Blue-pink O'gram of altered Notch signalling is CML patient samples.
(a) Shows Notch signalling pre-IM in CD34+ haematopoietic stem cells (HSCs) during chronic phase CML and (b) shows the effect of IM on Notch signalling in CD34+ HSCs during chronic phase CML.
Fig 11.
(a) Proposed model for Notch and BCR-ABL cross-talk in CML. Both BCR-ABL and Notch activate the PI3K/AKT-mTOR pathway that may trigger the survival and proliferation signals to CML cells.
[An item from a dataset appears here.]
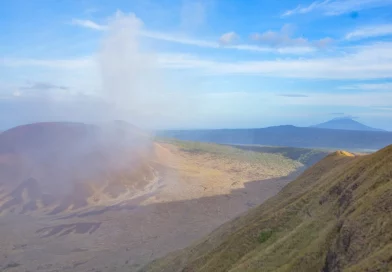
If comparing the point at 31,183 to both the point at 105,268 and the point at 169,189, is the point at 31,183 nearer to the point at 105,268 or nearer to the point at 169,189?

Blocking BCR-ABL kinase activity may not be sufficient to induce apoptosis as this may switch to survival signals to the PI3K pathway activated by Notch in CML cells. In this model, IM may be upregulating Notch by modulating Wnt component GSK3β and/or Dishevelled. IM-induced activation of GSK3β or inhibition of Dishevelled stabilises ICN in the cytoplasm, which in turn activates the PI3K/AKT-mTOR signalling by upregulation of Hes1 which abolish the inhibitory effect of PTEN on PI3K pathway. (b) Cooperative model of activated Notch and BCR-ABL signalling in chronic phase CML. Both Notch and BCR-ABL are activated in chronic phase CML and may activate survival signalling pathways to inhibit apoptosis in CD34+ CML cells. In vitro inhibition of Notch by GSI-induced BCR-ABL activity to keep the same level of survival signals is required for CML cell. Treatment with IM leads to activation of Notch signalling to maintain the same level of survival signals needed by CML cells to inhibit apoptosis. The net effect is maintenance of balanced levels of survival signals that protect CD34+ CML cells from apoptosis in the chronic phase of CML (GSI: γ-secretase inhibitor, IM: imatinib mesylate).